Lately, I've been so caught up in, well, life, that it seems I've forgotten the reality of our, you know, life.
Between running errands, running a business, running an organization and running a household, I got so caught up in all of the running I've been doing that I've neglected the little guys in my life. Not neglect like I let them run around in dirty diapers with empty tummys all day but neglect in the sense of the word that I forgot how little they actually are and all that comes with being that little. And I've neglected maintaining my patience with these little ones, especially my sweet two year old.
After both boys went to fell into slumber this evening, though, I was jolted into a major revelation while cleaning the playroom that has been majorly neglected because of my busyness.
As I scanned the array of toys scattered across the carpet, I noticed half-built Lego towers with little toy trains crashed into them. Among the towers, the two year old also had a few G.I. Joe men nearby ... one was driving a Lego tractor while hauling in a trailer a giraffe that was supposed to be floating at sea in Noah's Ark. I giggled at the cacophony of my preschooler's play toys. What an extreme juxtaposition.
After I sorted the Legos, trains, animals and G.I. Joe men, I moved onto organizing the play kitchen -- everything from little heads of lettuce, plastic ware and plates to french fries, spatulas and fried chicken were scattered all over his kitchen area. As I organized, I sorted the plates into the cabinet, the food into baskets and the milk bottle and egg carton into the fridge. And when I opened the play fridge door, I found his cup of milk from earlier in the day sitting on the top shelf.

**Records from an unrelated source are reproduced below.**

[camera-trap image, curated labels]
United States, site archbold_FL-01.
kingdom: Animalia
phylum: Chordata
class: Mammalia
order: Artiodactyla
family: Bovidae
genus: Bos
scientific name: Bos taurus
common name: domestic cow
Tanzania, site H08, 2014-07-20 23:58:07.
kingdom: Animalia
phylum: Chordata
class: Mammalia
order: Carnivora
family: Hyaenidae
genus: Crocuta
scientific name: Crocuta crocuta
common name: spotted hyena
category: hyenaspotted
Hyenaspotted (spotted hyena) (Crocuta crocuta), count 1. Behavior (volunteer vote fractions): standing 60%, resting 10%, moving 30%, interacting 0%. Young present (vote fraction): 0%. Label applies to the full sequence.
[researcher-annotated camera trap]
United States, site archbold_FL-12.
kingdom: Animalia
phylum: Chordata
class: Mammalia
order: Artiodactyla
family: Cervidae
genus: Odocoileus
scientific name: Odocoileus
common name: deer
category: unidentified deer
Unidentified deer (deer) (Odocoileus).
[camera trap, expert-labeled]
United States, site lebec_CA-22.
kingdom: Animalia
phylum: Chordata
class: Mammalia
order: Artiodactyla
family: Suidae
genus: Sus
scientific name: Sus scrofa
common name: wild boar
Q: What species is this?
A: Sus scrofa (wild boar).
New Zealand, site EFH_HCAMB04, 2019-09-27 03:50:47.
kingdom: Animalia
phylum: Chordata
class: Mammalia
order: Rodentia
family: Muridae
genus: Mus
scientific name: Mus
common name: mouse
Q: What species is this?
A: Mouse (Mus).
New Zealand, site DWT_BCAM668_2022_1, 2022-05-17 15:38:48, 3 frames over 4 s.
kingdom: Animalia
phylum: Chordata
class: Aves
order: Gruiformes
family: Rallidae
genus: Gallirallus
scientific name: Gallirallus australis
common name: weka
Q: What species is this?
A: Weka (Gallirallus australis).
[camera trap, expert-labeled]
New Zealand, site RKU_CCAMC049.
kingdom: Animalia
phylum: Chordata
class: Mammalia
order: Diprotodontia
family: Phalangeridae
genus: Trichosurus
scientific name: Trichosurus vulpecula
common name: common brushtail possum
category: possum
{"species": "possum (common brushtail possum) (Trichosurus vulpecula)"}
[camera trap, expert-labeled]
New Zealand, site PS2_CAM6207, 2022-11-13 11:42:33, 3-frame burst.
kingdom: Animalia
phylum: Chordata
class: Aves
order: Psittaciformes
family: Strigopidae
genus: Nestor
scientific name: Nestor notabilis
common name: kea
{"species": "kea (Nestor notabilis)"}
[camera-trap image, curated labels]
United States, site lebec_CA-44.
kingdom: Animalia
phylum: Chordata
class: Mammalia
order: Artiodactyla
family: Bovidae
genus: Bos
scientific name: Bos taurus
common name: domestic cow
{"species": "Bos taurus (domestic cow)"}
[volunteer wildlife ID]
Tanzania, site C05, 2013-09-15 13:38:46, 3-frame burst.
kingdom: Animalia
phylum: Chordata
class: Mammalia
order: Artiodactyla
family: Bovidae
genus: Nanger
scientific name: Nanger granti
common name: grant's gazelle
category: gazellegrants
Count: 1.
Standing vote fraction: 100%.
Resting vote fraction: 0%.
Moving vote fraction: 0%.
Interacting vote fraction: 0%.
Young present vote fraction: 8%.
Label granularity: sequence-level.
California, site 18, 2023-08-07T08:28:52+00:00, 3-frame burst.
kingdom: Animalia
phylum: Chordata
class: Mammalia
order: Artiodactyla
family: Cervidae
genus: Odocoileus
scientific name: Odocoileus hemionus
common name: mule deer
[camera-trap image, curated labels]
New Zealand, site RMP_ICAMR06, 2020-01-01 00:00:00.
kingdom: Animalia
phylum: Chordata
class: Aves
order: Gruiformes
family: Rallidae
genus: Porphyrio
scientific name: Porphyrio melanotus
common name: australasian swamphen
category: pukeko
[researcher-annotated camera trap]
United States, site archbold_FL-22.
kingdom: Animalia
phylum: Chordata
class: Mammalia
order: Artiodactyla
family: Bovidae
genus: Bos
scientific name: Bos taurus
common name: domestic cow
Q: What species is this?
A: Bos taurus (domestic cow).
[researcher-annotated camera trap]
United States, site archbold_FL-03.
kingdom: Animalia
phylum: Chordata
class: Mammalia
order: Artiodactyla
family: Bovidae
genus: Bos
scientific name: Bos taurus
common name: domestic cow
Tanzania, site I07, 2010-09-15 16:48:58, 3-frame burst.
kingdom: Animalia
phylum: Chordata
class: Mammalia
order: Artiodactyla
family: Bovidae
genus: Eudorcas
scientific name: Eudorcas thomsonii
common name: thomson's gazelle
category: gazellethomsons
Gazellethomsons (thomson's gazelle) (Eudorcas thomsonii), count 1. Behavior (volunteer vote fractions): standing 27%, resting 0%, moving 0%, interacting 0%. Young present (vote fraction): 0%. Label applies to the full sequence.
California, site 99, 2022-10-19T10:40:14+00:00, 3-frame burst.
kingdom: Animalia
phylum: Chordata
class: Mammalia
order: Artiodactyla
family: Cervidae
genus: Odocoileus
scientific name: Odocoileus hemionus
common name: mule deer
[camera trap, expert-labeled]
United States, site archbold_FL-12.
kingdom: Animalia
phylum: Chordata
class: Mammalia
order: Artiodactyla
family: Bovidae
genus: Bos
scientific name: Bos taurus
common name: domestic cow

I nearly exploded with laughter. I had asked him earlier this morning to put his milk back in the fridge all while explaining that things like cheese and milk need to stay cold so they don't go bad. My two year old had obliged and ran off with his milk cup. As I prepared dinner, I looked in the real fridge and asked him where he put it.
"On shelf, mommy," he'd said.
"Are you sure?"
"I put on shelf!" he insisted.
"No, honey," I had told him, "I think you must have put it somewhere else."
He again insisted he had put in in the fridge on the shelf. But at that point, I was in a hurry to get dinner done so I could get out the door and instead of arguing about or searching for that cup, I gave him a new cup.
After I giggled about the situation for quite a few minutes an epiphany overtook my mind. I realized that his playroom "mess" is so representative of where he is in life right now. He's two! Because of his awesome vocabulary and speaking ability, I think I always think he's older than two. But my, oh, my, he's really just two.
And he's still figuring things out. He doesn't realize that G.I. Joe men weren't designed to sit in Lego trucks or that the animals from Noah's ark are supposed to stay with the boat and float swimmingly together with Noah at sea. He doesn't get that the play refrigerator won't keep his milk cold because, after all, it's a fridge, isn't it?
He's still learning about all of the things we adults have already figured out -- things that seem just so stinkin' obvious are anything but apparent when you've only been alive for two years a few months.
So enough with the busyness already because it's robbed us of not only peace and fun in our home but also understanding, learning and connecting. Tomorrow, when he wakes up, I'm making it a point to slow down, take off my adult lenses and put on my preschooler ones.
Tomorrow, we're going to play and discover and learn and grow together. Tomorrow, I'm going to have more patience.Tomorrow, I'm going to see that real smile I love so much.
And tomorrow, I just might explain the difference between the real fridge and the play one.